A California federal judge is allowing Paramount Pictures and CBS to boldly go where no Star Trek rights holder has gone before.
The two studios are suing over Star Trek: Prelude to Axanar, a short film, as well as Axanar, a proposed feature-length picture that’s been raising money on Kickstarter and other crowdfunding platforms. In response to the lawsuit, Alec Peters’ Axanar Productions demanded more specificity about what copyrighted elements were actually infringed. The plaintiffs then amended the complaint, which drew ridicule from an attempt to take ownership of everything from “pointy ears” to the Klingon language.
Nevertheless, on Tuesday, U.S. District Judge R. Gary Klausner rejected a motion to dismiss.
“The Court finds the Complaint sufficiently provides Defendants notice of the allegedly infringing elements at issue,” writes Klausner. “For example, Plaintiffs allege that the Starship U.S.S. Enterprise, which first appears in the pilot episodes of The Original Series and is consistently portrayed throughout the franchise’s episodes and films, appears in Defendants’ Prelude to Axanar.”
The judge’s opinion (read in full here) is noteworthy in oh-so-many ways.
For example, the defendant argued that a potential fan film that hasn’t been produced yet makes for a premature lawsuit. The fact that many of the allegations came on “information and belief” was knocked as insufficient for a lawsuit over copyright, which protects expression, not ideas.
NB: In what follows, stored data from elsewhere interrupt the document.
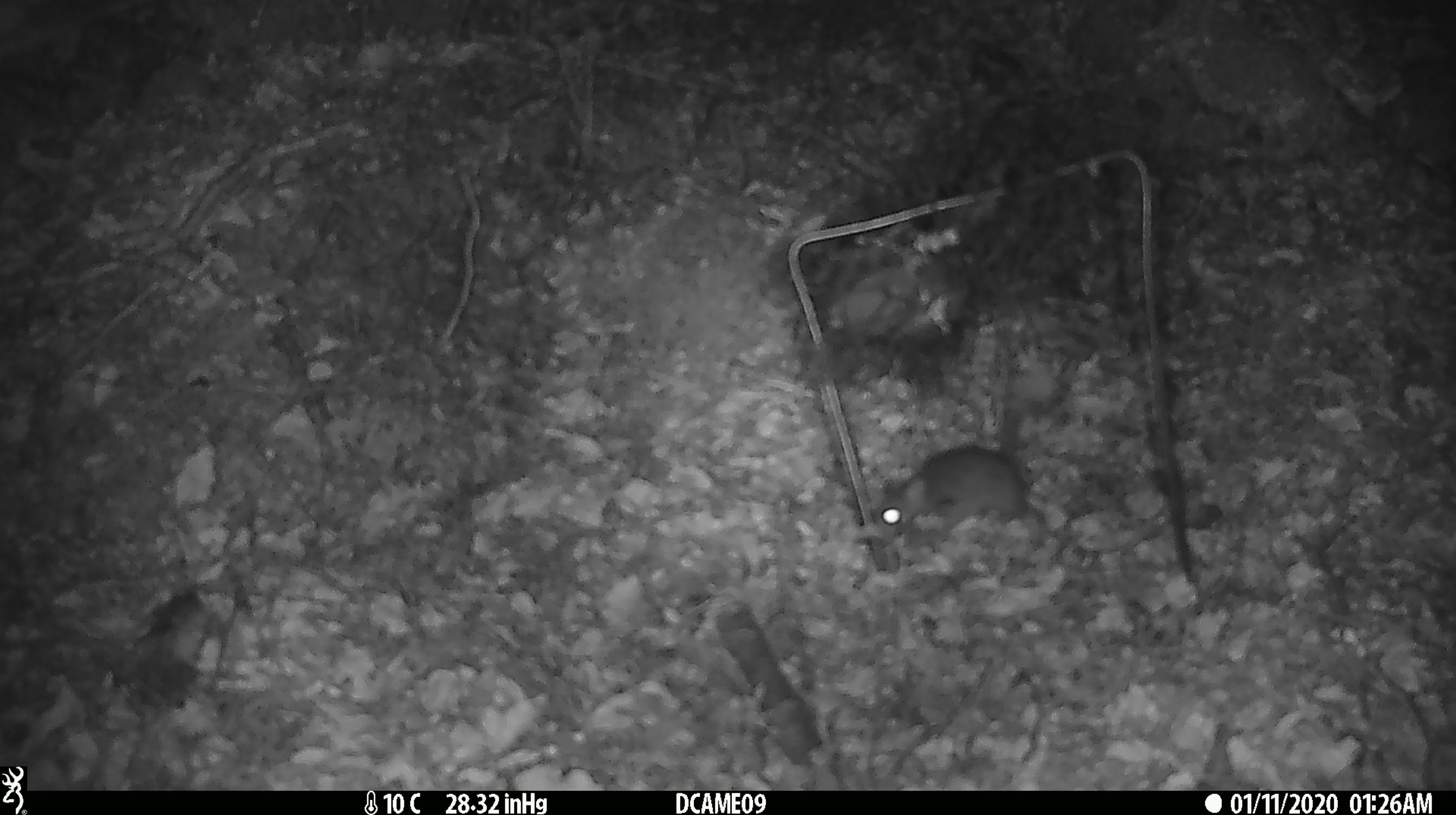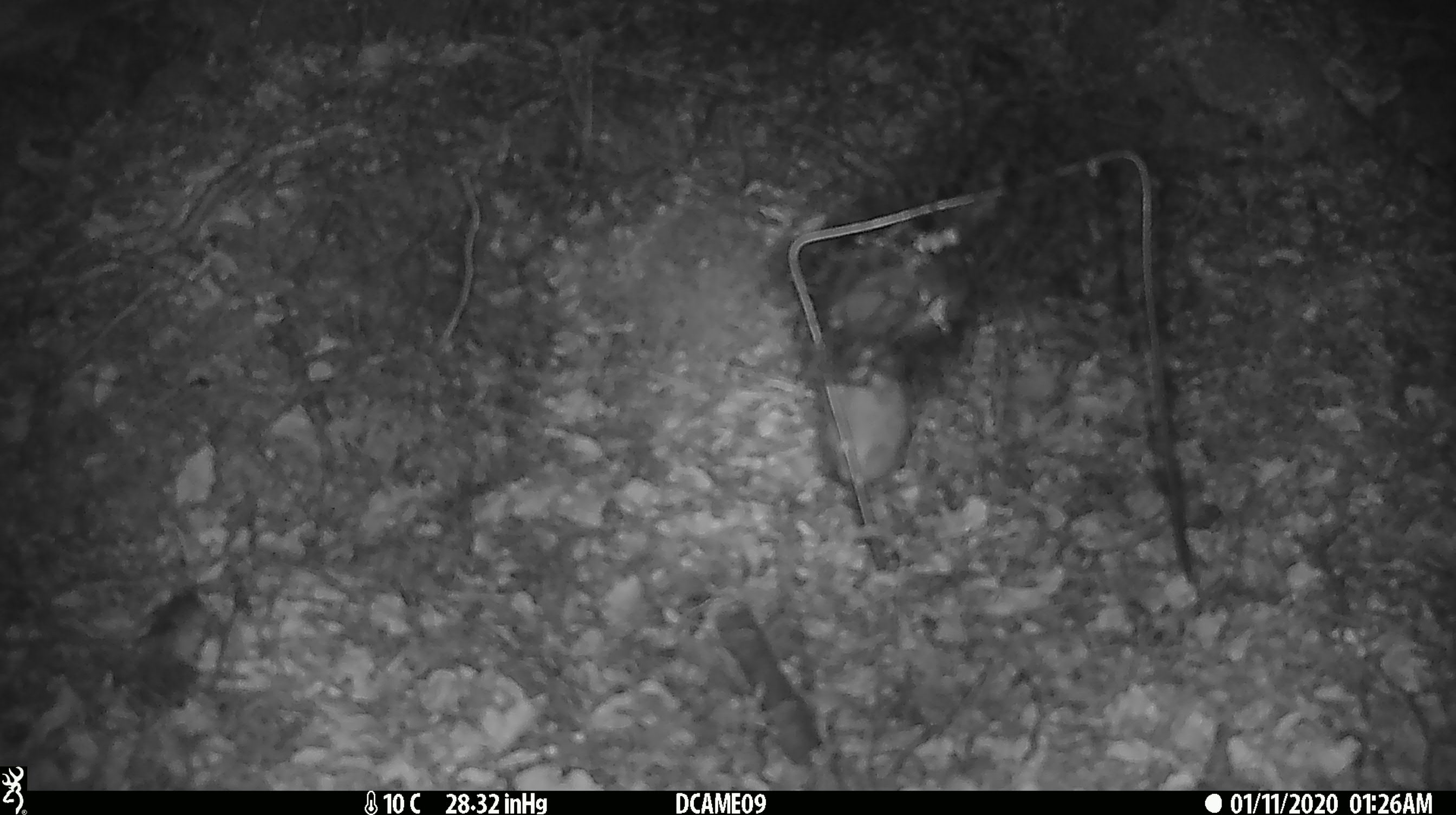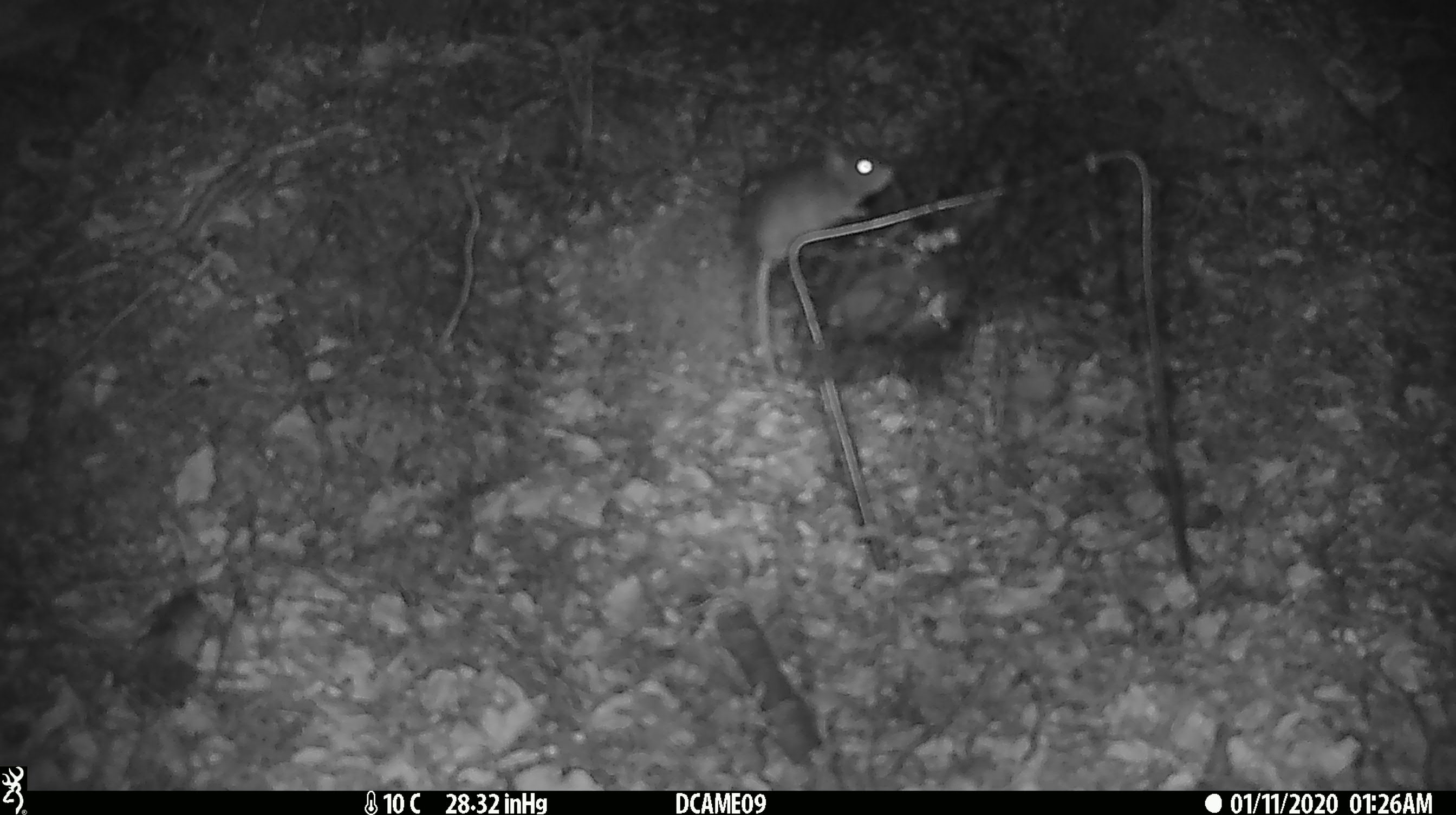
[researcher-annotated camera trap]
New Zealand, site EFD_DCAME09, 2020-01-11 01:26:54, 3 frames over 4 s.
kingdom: Animalia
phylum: Chordata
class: Mammalia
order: Rodentia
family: Muridae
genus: Mus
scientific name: Mus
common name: mouse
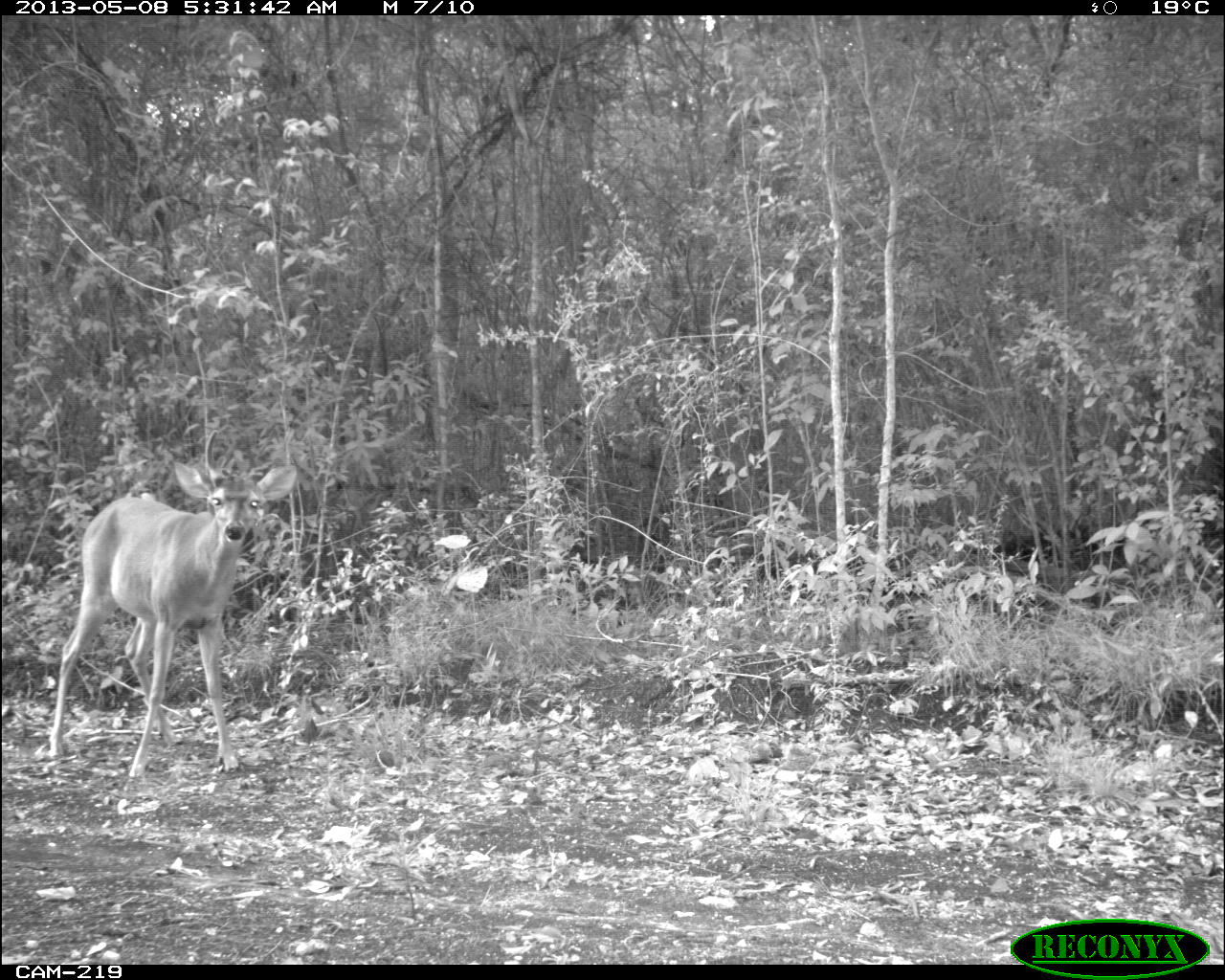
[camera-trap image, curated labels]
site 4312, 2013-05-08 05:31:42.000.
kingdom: Animalia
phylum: Chordata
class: Mammalia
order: Artiodactyla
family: Cervidae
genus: Odocoileus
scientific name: Odocoileus virginianus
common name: white-tailed deer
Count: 1.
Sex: male.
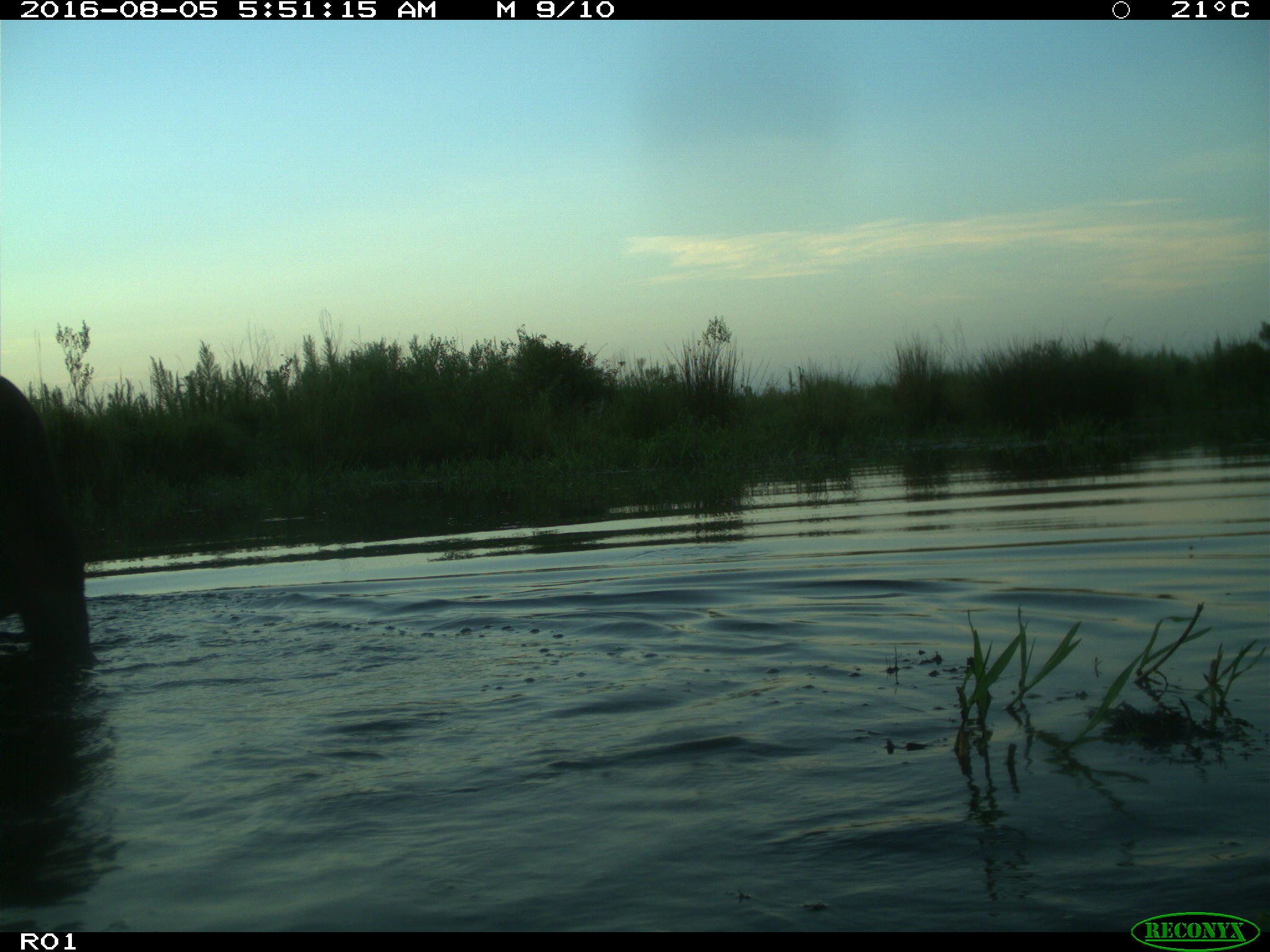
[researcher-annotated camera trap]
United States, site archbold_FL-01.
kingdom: Animalia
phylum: Chordata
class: Mammalia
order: Artiodactyla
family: Bovidae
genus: Bos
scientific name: Bos taurus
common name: domestic cow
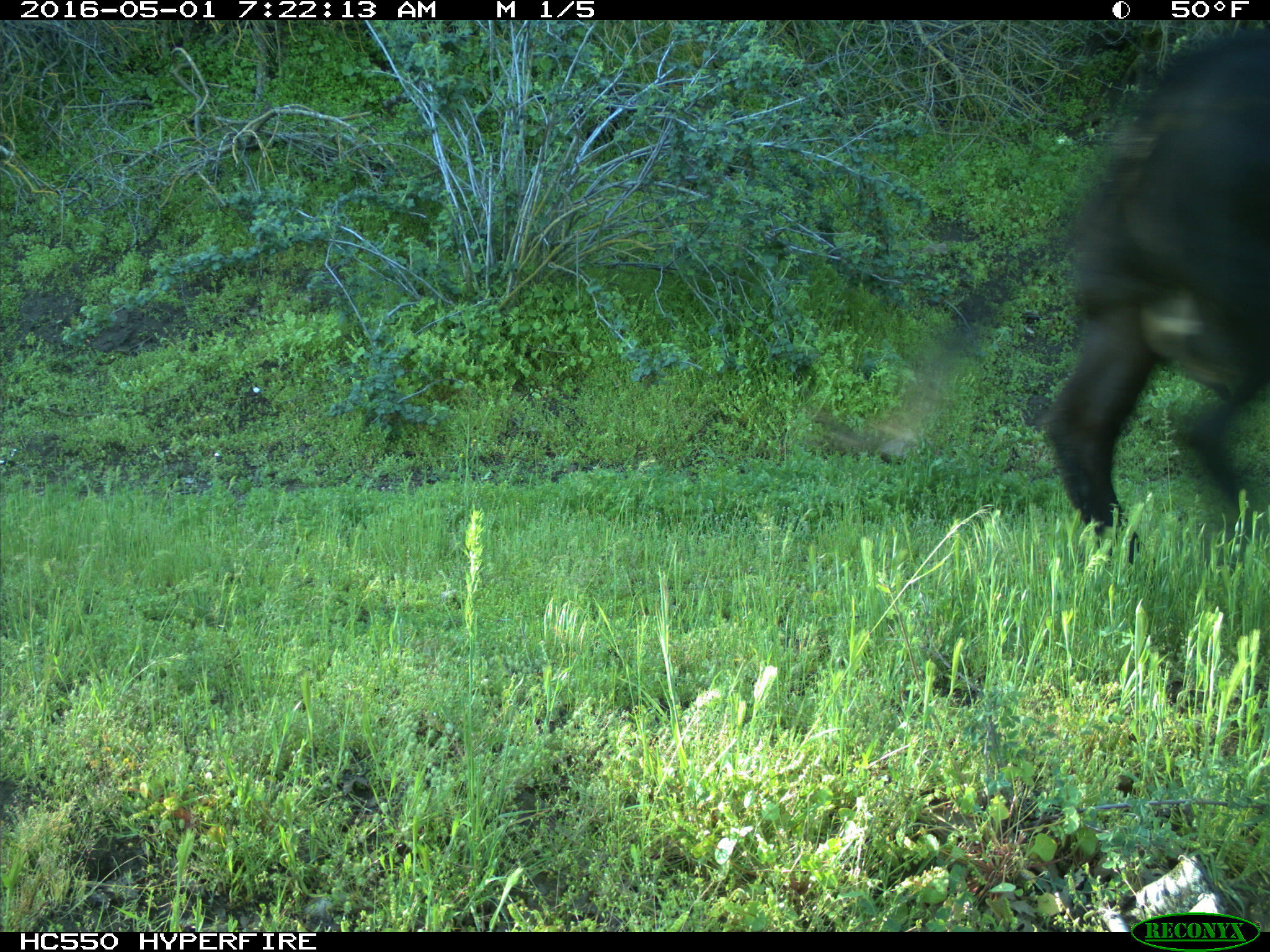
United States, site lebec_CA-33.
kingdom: Animalia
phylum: Chordata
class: Mammalia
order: Artiodactyla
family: Bovidae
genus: Bos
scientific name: Bos taurus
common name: domestic cow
Bos taurus (domestic cow).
Klausner responds that the allegations “are bolstered by specific facts and many allegations gleaned directly from comparing the works at issue and from Defendants’ public postings on social media,” including a Facebook post from Peters of a “fully revised and locked script.” The judge says at the pleading stage, taking allegations as true, a locked script is “plausible” and he “will be able to analyze substantial similarity based on the script and the already disseminated Vulcan Scene.” As such, the mere script makes the lawsuit ripe for adjudication.
As for defendants’ arguments of many non-protectable elements, including the gold shirts and triangular medals that Federation officers wear, the judge agrees with Paramount to not mistake the forest for the trees. The judge nods to a 9th Circuit holding (Funky Films, Inc. v. Time Warner Ent. Co.) that directs judges to “filter out and disregard the non-protectable elements in making [its] substantial similarity determination,” but comes to the following determination anyway.
“When viewed in a vacuum, each of these elements may not individually be protectable by copyright,” he writes. “Plaintiffs, however, do not seek to enforce their copyright in each of these elements individually. Rather, Plaintiffs’ copyright infringement claims are based on the Star Trek Copyrighted Works as a whole…. The Court finds it unnecessary to analyze whether the allegedly non-protectable elements of the Star Trek Copyrighted Works are eligible for copyright protection because Plaintiff describes these elements in the Complaint solely in an effort to demonstrate how the Axanar Works are substantially similar to the Star Trek Copyrighted Works.”
The judge also notes in a separate ruling denying an amicus brief that he hasn’t reached the issue of whether languages, and specifically Klingon, are copyrightable.
Klausner avoids Klingon, but he does come to a conclusion of potential importance in the era of crowdfunding.
In the lawsuit, Paramount and CBS made a vicarious infringement claim, meaning they had to allege facts to show how Axanar enjoyed a “direct financial benefit” from the allegedly pirated work. The plaintiffs pointed to the money being raised on Kickstarter and distribution of Prelude to Axanar on YouTube.
“Although it is unclear whether Defendants stand to earn a profit from the Axanar Works, realizing a profit is irrelevant to this analysis,” writes the judge. “The Court can easily infer that by raising $1 million to produce the Axanar Works and disseminating the Axanar Works on Youtube.com, the allegedly infringing material ‘acts as a ‘draw’ for customers’ to watch Defendants’ films.”